Veniamin Grigorievich (Benjamin) Levich | |
Native Name: | Вениамин Григорьевич Левич |
Birth Date: | 30 March 1917 |
Birth Place: | Kharkiv, Ukraine |
Death Place: | Englewood, New Jersey, United States |
Fields: | physical chemistry |
Education: | Sc.D., Physics and Mathematics |
Alma Mater: | University of Kharkiv |
Known For: | Landau–Levich problem Levich equation |
Veniamin Grigorievich (Benjamin) Levich (Russian: Вениами́н Григо́рьевич Ле́вич; 30 March 1917 – 19 January 1987[1]) was a Soviet dissident,[2] who was an internationally prominent physical chemist, electrochemist and founder of the discipline of physico-chemical hydrodynamics. He was a student of the theoretical physicist, Lev Landau. His landmark textbook titled Physicochemical Hydrodynamics is widely considered his most important contribution to science.[3] The Levich equation describing a current at a rotating disk electrode is named after him. His research activities also included gas-phase collision reactions, electrochemistry, and the quantum mechanics of electron transfer.

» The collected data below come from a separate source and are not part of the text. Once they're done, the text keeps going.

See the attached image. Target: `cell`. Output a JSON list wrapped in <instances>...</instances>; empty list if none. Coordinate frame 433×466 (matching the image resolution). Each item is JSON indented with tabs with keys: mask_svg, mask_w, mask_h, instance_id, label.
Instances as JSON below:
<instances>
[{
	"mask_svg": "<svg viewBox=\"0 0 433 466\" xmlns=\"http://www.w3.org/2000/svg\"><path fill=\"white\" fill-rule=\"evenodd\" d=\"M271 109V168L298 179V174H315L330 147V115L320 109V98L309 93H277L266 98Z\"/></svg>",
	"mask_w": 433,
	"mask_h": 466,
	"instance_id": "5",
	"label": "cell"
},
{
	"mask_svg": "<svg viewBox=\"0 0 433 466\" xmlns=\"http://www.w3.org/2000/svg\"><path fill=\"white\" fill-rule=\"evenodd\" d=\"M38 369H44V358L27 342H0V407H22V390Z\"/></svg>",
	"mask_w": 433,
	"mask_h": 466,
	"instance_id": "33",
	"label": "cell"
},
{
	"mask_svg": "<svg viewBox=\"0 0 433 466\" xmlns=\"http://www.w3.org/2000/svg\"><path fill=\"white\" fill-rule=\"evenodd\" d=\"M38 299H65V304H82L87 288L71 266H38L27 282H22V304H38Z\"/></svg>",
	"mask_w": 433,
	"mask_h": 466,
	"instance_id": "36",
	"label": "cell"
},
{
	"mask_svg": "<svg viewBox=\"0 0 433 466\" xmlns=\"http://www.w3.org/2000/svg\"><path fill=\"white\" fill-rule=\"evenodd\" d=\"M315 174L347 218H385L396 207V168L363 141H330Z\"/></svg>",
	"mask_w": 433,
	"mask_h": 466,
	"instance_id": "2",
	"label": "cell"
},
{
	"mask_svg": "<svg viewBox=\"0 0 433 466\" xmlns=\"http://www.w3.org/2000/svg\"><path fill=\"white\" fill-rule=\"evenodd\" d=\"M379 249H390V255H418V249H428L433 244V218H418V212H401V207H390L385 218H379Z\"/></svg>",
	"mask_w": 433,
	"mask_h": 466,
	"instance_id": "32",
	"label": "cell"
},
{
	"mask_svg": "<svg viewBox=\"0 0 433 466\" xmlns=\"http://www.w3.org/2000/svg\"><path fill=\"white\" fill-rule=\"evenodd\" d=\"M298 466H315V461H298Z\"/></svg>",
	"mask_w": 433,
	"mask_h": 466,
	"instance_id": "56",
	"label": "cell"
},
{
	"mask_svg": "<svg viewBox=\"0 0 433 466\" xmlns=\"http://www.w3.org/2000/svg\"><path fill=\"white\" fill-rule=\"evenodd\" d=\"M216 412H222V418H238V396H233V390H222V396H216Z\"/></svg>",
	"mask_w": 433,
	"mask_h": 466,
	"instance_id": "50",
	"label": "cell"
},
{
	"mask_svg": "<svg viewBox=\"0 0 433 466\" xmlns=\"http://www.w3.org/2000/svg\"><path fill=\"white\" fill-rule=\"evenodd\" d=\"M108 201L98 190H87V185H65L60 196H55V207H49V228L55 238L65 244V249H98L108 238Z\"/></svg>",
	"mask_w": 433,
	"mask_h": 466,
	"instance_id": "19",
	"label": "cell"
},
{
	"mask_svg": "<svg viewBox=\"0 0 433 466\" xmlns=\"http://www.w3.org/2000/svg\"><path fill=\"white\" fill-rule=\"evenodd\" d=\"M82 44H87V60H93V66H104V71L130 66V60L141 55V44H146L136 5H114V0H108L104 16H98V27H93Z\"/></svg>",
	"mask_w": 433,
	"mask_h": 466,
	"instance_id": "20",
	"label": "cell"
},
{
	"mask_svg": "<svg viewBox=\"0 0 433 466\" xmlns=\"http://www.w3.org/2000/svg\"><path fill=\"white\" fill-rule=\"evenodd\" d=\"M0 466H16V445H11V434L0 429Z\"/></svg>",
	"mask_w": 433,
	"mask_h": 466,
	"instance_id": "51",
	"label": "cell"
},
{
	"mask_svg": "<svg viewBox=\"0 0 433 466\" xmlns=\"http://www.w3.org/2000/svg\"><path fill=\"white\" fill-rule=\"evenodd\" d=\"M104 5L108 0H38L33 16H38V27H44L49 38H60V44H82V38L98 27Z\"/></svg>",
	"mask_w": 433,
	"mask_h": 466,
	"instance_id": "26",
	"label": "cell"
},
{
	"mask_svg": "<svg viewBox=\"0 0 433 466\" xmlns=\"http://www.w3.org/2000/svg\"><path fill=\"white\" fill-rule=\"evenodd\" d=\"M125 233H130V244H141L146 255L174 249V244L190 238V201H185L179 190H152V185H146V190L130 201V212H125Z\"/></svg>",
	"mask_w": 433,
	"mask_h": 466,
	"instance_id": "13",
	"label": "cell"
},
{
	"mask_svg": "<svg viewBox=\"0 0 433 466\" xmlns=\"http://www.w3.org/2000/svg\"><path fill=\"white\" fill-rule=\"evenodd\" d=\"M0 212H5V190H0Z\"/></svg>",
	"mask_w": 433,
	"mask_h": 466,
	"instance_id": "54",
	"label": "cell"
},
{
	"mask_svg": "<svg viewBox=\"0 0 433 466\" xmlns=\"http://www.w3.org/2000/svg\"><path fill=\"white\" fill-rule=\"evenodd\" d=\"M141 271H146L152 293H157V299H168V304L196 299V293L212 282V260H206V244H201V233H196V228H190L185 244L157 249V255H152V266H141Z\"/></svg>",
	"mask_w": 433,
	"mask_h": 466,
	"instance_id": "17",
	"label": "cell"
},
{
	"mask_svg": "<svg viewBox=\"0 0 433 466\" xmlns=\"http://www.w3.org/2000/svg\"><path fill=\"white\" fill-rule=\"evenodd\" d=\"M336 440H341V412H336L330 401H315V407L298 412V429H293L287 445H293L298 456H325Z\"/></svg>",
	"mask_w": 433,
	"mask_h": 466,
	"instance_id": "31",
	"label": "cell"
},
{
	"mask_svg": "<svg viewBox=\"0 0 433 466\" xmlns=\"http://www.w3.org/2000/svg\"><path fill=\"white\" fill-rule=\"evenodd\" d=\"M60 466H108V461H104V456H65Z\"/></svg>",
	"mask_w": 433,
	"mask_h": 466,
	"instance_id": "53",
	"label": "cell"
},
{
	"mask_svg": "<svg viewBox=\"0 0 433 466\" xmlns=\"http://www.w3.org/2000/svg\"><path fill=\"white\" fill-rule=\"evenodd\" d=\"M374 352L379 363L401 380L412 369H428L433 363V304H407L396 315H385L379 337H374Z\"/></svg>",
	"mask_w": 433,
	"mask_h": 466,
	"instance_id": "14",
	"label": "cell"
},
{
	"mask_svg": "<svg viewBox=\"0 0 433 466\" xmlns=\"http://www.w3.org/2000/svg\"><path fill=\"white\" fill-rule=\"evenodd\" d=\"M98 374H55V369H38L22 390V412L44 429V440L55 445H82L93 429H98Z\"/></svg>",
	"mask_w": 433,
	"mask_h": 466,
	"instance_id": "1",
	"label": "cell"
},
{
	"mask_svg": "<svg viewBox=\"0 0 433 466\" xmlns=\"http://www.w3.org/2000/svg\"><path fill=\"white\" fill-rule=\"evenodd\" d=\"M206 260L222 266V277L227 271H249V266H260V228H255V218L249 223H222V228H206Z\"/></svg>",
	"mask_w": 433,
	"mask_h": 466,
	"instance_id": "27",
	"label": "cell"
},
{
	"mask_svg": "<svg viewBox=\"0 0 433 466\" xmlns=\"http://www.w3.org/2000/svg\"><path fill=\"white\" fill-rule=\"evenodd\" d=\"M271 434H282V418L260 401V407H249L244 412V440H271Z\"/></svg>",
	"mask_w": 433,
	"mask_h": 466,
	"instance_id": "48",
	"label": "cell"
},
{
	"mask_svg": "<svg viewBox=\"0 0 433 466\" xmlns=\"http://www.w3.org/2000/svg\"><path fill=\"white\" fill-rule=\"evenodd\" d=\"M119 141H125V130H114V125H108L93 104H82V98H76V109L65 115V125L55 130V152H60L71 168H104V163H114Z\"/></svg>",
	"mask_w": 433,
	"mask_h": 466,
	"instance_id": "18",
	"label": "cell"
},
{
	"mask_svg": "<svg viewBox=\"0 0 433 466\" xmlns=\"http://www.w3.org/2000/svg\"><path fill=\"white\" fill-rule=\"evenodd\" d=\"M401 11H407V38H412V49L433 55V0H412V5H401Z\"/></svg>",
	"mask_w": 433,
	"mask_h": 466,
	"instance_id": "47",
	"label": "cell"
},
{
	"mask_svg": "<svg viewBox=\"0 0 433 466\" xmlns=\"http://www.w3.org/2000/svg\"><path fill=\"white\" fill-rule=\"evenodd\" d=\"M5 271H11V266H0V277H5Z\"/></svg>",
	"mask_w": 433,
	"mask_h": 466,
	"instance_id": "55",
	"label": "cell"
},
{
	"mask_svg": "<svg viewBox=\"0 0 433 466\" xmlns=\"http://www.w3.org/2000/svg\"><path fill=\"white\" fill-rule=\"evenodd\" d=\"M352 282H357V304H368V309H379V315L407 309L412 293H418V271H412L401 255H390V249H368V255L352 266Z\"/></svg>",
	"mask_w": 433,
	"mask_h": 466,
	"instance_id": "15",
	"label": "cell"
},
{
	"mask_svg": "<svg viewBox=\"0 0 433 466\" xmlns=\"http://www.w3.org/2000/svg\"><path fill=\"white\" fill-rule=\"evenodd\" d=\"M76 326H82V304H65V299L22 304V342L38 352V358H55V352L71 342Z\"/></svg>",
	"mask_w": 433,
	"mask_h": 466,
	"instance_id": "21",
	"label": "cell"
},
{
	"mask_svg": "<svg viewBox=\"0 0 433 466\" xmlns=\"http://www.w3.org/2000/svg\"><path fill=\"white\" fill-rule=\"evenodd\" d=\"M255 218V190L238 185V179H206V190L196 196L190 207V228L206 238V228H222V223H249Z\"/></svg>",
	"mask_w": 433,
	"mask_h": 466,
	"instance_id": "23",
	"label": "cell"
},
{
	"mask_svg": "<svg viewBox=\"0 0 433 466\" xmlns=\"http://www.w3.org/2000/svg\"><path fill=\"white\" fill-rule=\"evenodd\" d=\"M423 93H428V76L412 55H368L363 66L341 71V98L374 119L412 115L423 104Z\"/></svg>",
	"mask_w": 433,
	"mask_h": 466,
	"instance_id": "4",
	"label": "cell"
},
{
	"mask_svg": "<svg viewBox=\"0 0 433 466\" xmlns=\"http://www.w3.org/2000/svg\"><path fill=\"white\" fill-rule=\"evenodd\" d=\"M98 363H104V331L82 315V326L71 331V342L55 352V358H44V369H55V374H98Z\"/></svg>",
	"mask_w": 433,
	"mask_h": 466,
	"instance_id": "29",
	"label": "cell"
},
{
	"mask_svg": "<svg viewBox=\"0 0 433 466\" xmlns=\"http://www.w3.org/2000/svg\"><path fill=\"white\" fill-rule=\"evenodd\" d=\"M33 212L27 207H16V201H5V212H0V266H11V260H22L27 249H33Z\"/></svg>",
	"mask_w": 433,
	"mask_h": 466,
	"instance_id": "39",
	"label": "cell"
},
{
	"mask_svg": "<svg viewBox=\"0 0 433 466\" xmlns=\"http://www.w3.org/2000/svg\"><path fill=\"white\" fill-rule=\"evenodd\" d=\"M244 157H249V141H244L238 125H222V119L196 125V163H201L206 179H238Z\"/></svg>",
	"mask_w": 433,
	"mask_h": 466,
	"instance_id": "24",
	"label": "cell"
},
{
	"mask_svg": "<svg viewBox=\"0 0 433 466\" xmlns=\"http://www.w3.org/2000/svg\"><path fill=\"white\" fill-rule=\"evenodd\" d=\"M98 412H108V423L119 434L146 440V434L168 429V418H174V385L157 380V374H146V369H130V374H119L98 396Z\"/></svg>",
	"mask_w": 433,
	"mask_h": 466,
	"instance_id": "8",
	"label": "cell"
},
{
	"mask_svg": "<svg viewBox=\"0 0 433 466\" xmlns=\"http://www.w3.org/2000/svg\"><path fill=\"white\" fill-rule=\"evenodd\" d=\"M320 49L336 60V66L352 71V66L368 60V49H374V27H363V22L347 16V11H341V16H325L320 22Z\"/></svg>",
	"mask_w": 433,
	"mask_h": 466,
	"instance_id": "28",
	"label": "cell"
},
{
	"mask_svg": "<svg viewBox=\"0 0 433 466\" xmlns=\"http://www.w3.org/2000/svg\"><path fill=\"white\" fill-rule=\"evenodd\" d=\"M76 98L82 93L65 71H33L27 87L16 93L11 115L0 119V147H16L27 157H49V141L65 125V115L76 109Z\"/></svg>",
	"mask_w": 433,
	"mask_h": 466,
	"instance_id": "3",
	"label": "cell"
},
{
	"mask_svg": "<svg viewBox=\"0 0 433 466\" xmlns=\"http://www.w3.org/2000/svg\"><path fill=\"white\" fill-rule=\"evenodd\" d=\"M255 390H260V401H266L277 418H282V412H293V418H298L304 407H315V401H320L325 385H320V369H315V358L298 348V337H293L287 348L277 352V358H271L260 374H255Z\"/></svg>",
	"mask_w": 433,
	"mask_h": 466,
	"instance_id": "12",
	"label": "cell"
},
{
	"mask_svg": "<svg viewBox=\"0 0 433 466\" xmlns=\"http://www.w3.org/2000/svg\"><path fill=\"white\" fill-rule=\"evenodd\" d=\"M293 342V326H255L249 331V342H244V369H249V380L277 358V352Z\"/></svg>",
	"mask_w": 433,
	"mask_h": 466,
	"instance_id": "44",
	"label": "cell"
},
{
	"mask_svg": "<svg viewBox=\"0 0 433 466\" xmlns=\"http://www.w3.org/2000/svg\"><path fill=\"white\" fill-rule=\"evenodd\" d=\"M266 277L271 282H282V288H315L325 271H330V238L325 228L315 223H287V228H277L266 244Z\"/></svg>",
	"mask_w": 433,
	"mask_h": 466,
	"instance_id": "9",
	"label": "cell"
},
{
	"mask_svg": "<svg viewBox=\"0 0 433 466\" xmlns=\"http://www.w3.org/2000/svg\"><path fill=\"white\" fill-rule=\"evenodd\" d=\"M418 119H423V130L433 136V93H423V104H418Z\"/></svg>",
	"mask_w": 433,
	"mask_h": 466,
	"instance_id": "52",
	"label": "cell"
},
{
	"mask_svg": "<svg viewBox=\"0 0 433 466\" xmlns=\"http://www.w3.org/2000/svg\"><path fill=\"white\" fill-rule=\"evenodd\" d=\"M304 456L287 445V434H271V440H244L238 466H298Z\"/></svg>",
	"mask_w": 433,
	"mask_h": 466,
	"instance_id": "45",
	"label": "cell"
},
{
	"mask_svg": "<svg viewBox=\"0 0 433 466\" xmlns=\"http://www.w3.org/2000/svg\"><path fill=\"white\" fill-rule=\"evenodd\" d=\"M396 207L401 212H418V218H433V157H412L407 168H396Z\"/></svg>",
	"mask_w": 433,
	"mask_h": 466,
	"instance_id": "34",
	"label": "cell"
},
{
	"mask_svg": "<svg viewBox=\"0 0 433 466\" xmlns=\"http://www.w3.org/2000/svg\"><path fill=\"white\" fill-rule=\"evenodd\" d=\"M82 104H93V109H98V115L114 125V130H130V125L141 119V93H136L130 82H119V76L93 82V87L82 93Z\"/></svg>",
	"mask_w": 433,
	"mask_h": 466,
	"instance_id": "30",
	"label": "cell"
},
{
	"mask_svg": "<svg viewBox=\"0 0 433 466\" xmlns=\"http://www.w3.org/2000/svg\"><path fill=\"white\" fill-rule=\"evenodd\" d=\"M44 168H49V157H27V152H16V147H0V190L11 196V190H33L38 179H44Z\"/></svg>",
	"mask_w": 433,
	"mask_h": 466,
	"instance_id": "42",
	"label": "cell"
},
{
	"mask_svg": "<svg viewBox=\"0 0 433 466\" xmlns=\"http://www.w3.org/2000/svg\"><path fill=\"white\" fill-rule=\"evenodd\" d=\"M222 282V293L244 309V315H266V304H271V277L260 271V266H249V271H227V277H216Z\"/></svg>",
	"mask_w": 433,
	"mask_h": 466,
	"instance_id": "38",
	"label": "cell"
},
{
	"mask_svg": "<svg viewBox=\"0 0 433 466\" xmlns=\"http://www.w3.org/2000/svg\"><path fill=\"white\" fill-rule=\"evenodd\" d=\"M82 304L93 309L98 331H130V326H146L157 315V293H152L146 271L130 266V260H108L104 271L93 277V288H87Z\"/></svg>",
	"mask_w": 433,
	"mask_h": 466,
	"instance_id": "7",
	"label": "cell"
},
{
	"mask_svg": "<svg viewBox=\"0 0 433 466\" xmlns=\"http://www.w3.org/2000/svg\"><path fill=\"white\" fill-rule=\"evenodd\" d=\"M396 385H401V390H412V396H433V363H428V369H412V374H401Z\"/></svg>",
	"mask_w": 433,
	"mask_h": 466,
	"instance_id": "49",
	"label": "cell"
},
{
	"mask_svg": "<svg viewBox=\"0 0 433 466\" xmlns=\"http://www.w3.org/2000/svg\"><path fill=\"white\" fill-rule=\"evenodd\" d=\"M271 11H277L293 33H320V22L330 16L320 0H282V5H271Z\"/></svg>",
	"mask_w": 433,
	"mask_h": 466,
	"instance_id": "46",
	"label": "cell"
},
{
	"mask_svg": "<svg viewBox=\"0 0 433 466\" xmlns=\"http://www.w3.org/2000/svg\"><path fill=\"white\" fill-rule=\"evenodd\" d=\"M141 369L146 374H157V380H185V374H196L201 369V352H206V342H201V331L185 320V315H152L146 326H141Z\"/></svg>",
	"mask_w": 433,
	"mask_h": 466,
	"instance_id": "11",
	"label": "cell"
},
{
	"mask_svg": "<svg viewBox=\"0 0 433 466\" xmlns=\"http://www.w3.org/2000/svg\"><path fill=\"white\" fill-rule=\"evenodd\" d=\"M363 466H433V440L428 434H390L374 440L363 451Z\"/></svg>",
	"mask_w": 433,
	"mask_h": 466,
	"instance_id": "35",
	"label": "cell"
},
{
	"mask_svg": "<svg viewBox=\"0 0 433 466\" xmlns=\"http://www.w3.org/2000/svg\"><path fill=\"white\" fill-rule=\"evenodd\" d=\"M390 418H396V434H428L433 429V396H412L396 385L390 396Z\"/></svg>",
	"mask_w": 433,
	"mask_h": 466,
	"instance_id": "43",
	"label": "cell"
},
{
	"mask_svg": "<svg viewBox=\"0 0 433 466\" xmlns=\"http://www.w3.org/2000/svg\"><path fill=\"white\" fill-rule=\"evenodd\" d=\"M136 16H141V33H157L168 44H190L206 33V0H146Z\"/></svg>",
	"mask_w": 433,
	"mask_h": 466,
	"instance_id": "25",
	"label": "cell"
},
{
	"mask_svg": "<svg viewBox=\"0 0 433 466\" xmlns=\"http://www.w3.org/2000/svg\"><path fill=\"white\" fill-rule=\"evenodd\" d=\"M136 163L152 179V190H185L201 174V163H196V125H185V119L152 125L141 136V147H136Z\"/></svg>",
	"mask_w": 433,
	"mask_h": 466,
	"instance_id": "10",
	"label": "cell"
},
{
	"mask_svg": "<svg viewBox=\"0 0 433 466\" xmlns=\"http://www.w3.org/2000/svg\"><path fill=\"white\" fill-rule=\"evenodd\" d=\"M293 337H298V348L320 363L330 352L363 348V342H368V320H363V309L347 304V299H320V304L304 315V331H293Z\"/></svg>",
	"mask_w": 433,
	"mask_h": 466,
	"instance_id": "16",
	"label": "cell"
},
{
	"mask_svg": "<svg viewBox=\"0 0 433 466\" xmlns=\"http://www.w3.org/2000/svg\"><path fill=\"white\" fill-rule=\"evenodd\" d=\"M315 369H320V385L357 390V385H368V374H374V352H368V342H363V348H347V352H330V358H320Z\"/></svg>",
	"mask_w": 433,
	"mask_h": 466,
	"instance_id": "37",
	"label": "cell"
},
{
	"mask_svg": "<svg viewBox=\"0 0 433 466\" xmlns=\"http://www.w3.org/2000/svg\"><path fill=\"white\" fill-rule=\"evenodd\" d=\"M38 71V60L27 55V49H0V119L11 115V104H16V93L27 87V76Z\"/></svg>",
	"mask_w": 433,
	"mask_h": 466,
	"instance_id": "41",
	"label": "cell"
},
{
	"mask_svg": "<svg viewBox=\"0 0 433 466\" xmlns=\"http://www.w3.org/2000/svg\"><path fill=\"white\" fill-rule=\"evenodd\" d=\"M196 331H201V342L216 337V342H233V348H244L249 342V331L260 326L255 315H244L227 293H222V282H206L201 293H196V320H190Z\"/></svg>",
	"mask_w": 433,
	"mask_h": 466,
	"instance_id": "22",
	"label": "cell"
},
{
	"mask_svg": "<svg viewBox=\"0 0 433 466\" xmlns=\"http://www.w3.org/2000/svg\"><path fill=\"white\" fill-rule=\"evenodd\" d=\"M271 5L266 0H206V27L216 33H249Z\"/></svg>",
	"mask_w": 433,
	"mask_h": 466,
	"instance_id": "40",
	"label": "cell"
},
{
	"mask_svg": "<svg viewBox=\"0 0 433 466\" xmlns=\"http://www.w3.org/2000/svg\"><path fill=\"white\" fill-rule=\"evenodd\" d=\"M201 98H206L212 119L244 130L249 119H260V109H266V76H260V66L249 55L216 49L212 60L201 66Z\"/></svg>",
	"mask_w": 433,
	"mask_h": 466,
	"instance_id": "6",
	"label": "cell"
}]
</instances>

Levich received many honors during his life, including the Olin Palladium Award of The Electrochemical Society in 1973. He was elected a foreign member of the Norwegian Academy of Sciences in 1977 and a foreign associate of the U.S. National Academy of Engineering in 1982.[4] He was also a member of numerous scientific organizations, although on leaving the USSR in 1978 he had to relinquish his Soviet citizenship and, therefore, was expelled from the USSR Academy of Sciences. An interdisciplinary institute at the City College of New York is named in his honor.[5] His son Eugene V. (Yevgeny) Levich also became a physicist, leaving the Soviet Union in 1975 and raising support for other family members.[6]